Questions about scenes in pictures
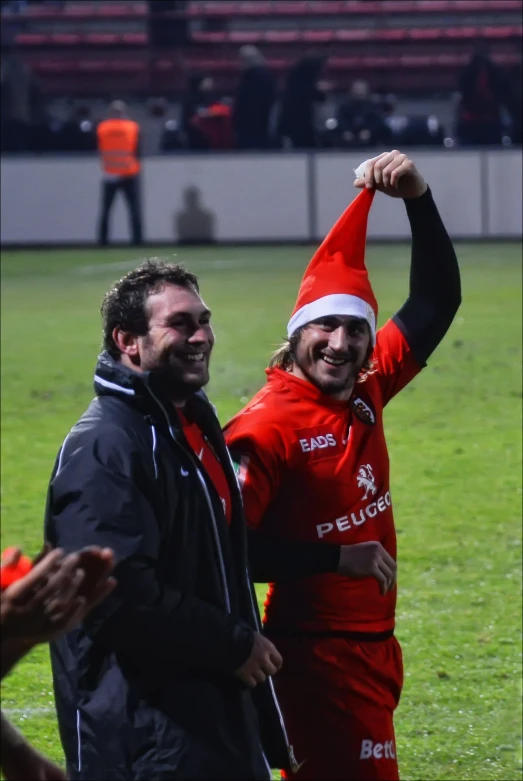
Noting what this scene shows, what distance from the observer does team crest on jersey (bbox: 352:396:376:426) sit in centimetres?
389

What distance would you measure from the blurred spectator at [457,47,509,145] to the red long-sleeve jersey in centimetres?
1866

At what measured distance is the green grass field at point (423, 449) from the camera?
577cm

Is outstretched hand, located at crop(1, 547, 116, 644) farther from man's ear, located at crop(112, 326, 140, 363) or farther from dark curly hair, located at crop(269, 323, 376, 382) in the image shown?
dark curly hair, located at crop(269, 323, 376, 382)

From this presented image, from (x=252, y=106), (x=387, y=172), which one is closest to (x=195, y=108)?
(x=252, y=106)

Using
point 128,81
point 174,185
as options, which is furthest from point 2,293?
point 128,81

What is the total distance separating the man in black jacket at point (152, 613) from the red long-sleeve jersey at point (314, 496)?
0.58 meters

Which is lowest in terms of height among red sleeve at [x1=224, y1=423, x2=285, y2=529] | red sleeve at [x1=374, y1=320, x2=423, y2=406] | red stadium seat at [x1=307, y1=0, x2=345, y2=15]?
red sleeve at [x1=224, y1=423, x2=285, y2=529]

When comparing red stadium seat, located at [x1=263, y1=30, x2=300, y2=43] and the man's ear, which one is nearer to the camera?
the man's ear

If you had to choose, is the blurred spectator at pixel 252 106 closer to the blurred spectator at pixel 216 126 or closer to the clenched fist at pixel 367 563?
the blurred spectator at pixel 216 126

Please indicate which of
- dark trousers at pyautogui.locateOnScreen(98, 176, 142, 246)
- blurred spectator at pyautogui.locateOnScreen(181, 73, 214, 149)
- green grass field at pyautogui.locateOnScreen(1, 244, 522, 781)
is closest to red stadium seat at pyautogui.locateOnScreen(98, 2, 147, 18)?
blurred spectator at pyautogui.locateOnScreen(181, 73, 214, 149)

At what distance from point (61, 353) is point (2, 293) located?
13.6 feet

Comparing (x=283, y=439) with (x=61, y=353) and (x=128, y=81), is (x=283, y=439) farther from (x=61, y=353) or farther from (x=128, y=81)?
(x=128, y=81)

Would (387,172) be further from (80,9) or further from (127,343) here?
(80,9)

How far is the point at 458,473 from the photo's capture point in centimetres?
941
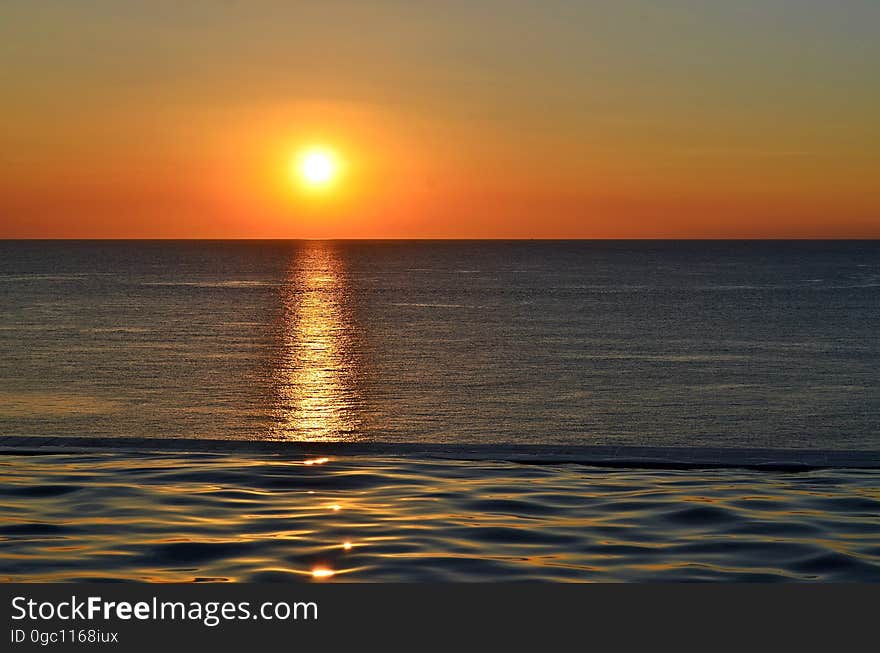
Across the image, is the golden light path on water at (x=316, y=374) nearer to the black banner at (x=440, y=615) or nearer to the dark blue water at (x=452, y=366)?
the dark blue water at (x=452, y=366)

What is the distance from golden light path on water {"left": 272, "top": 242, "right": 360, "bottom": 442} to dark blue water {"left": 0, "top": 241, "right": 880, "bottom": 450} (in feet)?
0.66

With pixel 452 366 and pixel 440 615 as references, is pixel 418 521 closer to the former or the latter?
pixel 440 615

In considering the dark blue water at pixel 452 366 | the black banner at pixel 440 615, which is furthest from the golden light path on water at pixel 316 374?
the black banner at pixel 440 615

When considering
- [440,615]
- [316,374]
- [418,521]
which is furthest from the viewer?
[316,374]

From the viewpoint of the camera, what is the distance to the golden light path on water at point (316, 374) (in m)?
34.5

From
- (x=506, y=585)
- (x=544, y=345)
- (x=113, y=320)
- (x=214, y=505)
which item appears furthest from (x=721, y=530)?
(x=113, y=320)

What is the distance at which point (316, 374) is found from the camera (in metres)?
51.3

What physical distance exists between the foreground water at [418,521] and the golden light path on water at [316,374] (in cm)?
872

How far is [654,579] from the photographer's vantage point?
7.38 m

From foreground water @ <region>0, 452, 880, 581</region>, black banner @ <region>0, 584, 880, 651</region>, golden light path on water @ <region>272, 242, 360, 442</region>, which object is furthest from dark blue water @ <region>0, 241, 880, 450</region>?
black banner @ <region>0, 584, 880, 651</region>

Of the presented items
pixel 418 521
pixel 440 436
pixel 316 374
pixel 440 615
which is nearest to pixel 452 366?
pixel 316 374

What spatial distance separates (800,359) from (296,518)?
51.1 m

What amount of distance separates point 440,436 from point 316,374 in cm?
1992

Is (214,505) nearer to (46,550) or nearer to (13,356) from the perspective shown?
(46,550)
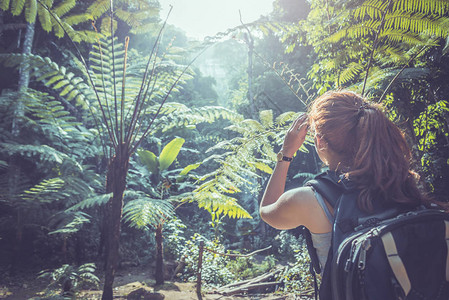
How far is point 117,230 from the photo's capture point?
241cm

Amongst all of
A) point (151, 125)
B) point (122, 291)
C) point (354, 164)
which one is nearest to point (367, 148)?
point (354, 164)

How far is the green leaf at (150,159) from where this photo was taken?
6586 millimetres

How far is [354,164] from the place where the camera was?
89 cm

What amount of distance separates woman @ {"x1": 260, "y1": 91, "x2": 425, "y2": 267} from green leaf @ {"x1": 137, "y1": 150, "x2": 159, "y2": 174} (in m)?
5.95

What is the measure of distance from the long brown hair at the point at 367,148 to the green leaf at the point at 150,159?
19.8 feet

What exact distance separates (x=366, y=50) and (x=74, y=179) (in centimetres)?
480

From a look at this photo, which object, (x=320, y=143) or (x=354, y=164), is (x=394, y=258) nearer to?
(x=354, y=164)

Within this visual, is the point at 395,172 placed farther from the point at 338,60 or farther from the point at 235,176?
the point at 338,60

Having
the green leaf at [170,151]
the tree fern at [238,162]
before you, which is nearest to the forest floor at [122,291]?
the tree fern at [238,162]

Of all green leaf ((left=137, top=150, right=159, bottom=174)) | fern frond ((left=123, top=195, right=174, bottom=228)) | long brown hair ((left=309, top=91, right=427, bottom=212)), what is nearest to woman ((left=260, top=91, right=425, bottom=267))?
long brown hair ((left=309, top=91, right=427, bottom=212))

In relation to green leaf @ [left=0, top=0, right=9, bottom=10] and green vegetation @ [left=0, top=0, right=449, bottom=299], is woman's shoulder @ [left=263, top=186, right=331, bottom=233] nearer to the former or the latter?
green vegetation @ [left=0, top=0, right=449, bottom=299]

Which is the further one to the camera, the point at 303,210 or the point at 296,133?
the point at 296,133

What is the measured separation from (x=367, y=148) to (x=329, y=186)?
18 centimetres

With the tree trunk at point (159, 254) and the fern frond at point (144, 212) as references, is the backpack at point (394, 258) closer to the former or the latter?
the fern frond at point (144, 212)
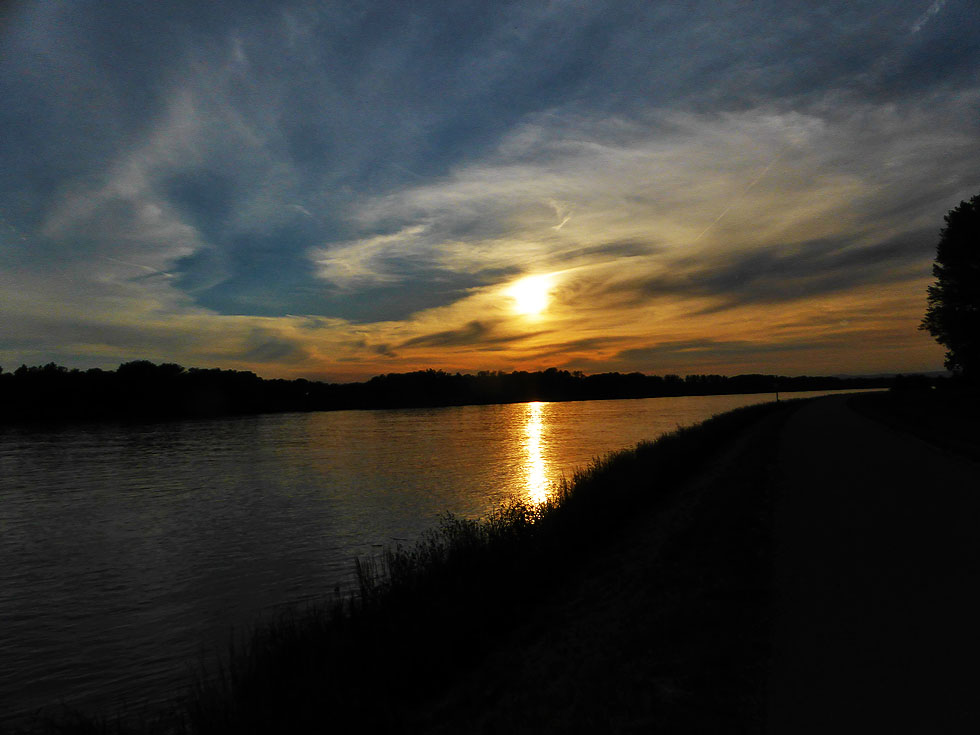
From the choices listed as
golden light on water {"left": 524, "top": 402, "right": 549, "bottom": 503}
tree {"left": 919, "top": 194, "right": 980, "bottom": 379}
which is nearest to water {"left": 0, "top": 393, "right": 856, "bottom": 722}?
golden light on water {"left": 524, "top": 402, "right": 549, "bottom": 503}

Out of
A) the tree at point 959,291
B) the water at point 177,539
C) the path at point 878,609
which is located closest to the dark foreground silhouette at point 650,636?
the path at point 878,609

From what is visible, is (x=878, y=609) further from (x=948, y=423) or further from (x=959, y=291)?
(x=959, y=291)

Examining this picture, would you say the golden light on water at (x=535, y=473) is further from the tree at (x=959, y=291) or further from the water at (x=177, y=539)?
the tree at (x=959, y=291)

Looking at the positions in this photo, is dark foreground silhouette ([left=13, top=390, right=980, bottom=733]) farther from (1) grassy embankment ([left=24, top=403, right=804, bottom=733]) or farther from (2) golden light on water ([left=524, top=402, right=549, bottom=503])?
(2) golden light on water ([left=524, top=402, right=549, bottom=503])

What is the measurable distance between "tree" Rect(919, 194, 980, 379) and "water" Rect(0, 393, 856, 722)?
3718cm

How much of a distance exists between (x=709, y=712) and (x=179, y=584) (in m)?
13.8

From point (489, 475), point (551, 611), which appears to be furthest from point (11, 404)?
point (551, 611)

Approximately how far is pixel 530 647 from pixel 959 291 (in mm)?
63578

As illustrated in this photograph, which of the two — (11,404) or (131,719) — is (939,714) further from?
(11,404)

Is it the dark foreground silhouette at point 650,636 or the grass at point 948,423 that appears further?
the grass at point 948,423

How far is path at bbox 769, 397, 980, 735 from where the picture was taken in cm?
484

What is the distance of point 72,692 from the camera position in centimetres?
897

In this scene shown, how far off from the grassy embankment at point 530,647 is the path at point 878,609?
399mm

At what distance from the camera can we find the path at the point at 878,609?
4844 millimetres
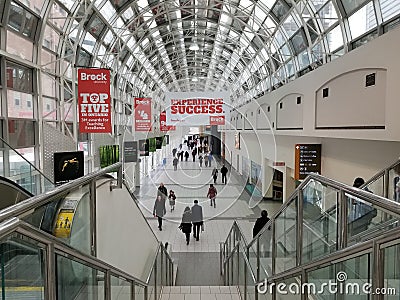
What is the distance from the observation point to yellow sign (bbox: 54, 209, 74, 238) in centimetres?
243

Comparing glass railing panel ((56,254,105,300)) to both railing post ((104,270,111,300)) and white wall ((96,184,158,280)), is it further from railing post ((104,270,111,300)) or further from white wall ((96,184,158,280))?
white wall ((96,184,158,280))

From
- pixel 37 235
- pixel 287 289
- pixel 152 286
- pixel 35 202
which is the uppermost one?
pixel 35 202

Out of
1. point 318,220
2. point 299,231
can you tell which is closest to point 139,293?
point 299,231

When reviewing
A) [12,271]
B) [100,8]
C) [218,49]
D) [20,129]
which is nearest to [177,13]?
[100,8]

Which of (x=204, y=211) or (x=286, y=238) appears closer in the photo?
(x=286, y=238)

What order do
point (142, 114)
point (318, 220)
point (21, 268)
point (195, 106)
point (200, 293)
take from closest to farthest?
point (21, 268) < point (318, 220) < point (200, 293) < point (142, 114) < point (195, 106)

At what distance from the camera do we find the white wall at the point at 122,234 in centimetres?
388

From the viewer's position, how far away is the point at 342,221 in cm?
269

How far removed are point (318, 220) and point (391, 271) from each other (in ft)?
5.96

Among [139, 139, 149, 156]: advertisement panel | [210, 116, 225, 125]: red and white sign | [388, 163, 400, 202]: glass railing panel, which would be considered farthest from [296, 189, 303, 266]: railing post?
[139, 139, 149, 156]: advertisement panel

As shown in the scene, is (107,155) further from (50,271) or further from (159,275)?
(50,271)

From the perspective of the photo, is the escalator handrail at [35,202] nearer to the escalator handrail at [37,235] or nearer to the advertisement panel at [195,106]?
the escalator handrail at [37,235]

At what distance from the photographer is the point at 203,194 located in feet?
72.0

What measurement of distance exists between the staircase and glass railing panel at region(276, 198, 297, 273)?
1918 millimetres
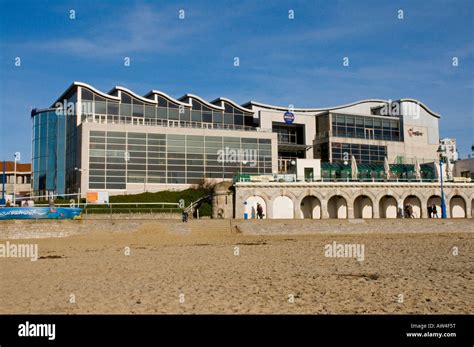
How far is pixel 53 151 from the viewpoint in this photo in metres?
65.4

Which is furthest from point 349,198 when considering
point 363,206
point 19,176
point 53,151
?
point 19,176

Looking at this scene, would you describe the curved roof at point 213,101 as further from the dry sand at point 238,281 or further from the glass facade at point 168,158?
the dry sand at point 238,281

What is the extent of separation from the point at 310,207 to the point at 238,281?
119 feet

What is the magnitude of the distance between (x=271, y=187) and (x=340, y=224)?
33.1ft

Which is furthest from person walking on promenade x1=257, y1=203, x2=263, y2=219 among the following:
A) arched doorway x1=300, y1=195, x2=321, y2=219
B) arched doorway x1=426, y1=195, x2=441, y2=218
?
arched doorway x1=426, y1=195, x2=441, y2=218

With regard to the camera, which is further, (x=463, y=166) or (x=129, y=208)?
(x=463, y=166)

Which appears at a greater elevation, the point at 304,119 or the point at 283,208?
the point at 304,119

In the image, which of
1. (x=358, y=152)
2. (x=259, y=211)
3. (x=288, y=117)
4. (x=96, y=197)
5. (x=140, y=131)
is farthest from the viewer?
(x=358, y=152)

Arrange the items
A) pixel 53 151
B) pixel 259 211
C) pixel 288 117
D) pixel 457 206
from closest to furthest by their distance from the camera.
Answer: pixel 259 211 < pixel 457 206 < pixel 53 151 < pixel 288 117

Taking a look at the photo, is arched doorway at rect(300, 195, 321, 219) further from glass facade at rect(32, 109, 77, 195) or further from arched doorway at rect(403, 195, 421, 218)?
glass facade at rect(32, 109, 77, 195)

Task directions
Between the line of the listing holding "Is (214,505) nearer" and the line holding "18 centimetres", inclusive, swap every "green leaf" for "fallen leaf" and change nothing else. Return only those lines, and leave out the picture.

Exercise output
Is (214,505) nearer to (46,550) or nearer to (13,356) from the perspective shown?
(46,550)
How far is point 117,230 from the photo's capture point?
241cm

Amongst all of
A) point (151, 125)
B) point (122, 291)
C) point (354, 164)
which one is nearest to point (367, 148)?
point (354, 164)

How far is the fallen leaf at (150,159) from where this photo was taken?
6586 millimetres

How far is [354,164] from the place where the camera was?
89 cm

What amount of distance separates woman @ {"x1": 260, "y1": 91, "x2": 425, "y2": 267} from fallen leaf @ {"x1": 137, "y1": 150, "x2": 159, "y2": 174} (in m)?
5.95

What is the measure of distance from the long brown hair at the point at 367,148 to the fallen leaf at the point at 150,159?
19.8 feet

What exact distance separates (x=366, y=50) and (x=74, y=179) (in centimetres)?
480

From a look at this photo, which object, (x=320, y=143) or (x=354, y=164), is (x=394, y=258) nearer to?
(x=354, y=164)

Within this visual, is the point at 395,172 placed farther from the point at 338,60 or farther from the point at 235,176?
the point at 338,60

Having
the fallen leaf at [170,151]
the tree fern at [238,162]
before you, which is nearest to the forest floor at [122,291]?
the tree fern at [238,162]

Of all fallen leaf ((left=137, top=150, right=159, bottom=174)) | fern frond ((left=123, top=195, right=174, bottom=228)) | long brown hair ((left=309, top=91, right=427, bottom=212)), what is nearest to woman ((left=260, top=91, right=425, bottom=267))?
long brown hair ((left=309, top=91, right=427, bottom=212))

In relation to fallen leaf @ [left=0, top=0, right=9, bottom=10] and green vegetation @ [left=0, top=0, right=449, bottom=299], is woman's shoulder @ [left=263, top=186, right=331, bottom=233] nearer to the former or the latter?
green vegetation @ [left=0, top=0, right=449, bottom=299]

Which is the further one to the camera, the point at 303,210 or the point at 296,133?
the point at 296,133

What is the measured separation from (x=367, y=148) to (x=329, y=186)?
18 centimetres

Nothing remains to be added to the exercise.